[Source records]

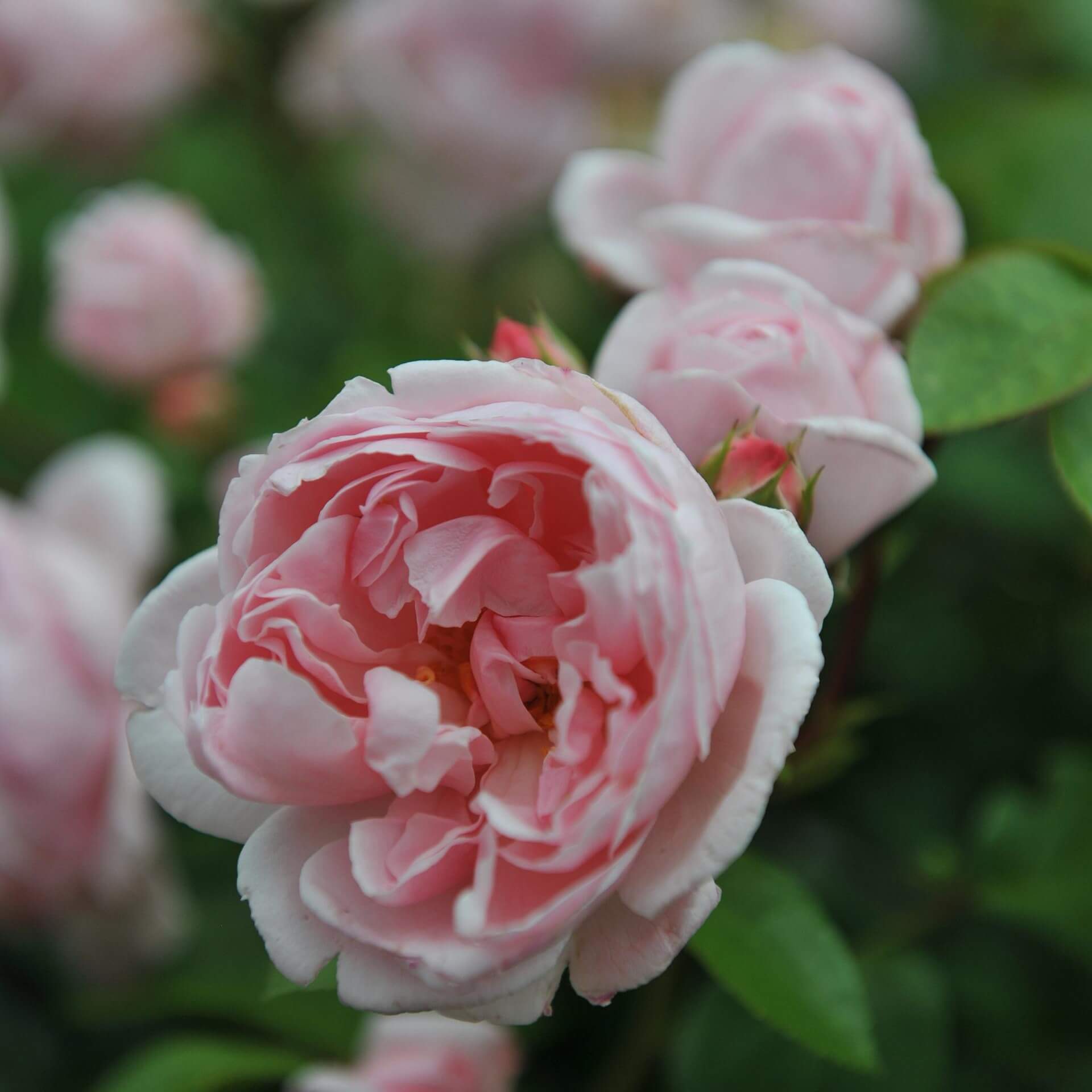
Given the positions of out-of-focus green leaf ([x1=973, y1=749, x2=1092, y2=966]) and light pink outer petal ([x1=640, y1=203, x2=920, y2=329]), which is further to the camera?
out-of-focus green leaf ([x1=973, y1=749, x2=1092, y2=966])

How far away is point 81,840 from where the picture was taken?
2.28 ft

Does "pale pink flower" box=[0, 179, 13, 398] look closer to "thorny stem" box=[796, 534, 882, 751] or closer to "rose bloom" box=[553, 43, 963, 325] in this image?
"rose bloom" box=[553, 43, 963, 325]

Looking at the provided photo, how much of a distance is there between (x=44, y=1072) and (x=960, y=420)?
68 cm

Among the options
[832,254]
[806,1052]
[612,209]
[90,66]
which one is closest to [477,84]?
[90,66]

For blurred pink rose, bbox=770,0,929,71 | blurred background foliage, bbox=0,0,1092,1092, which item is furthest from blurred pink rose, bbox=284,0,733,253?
blurred background foliage, bbox=0,0,1092,1092

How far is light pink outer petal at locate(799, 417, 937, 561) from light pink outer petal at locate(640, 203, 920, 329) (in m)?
0.07

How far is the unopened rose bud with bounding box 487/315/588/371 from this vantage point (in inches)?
17.1

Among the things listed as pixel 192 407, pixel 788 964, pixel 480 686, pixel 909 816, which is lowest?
pixel 909 816

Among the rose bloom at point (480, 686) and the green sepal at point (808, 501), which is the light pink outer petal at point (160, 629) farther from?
the green sepal at point (808, 501)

** Task description **
Write out the material word for word, from the line containing "Among the things" through the last line, including both of those lines.

** Result **
Among the things listed as pixel 192 407, pixel 788 964, pixel 480 686, pixel 909 816, which is lowest?
pixel 909 816

Among the rose bloom at point (480, 686) and the green sepal at point (808, 501), which is the light pink outer petal at point (160, 629) farther from?
the green sepal at point (808, 501)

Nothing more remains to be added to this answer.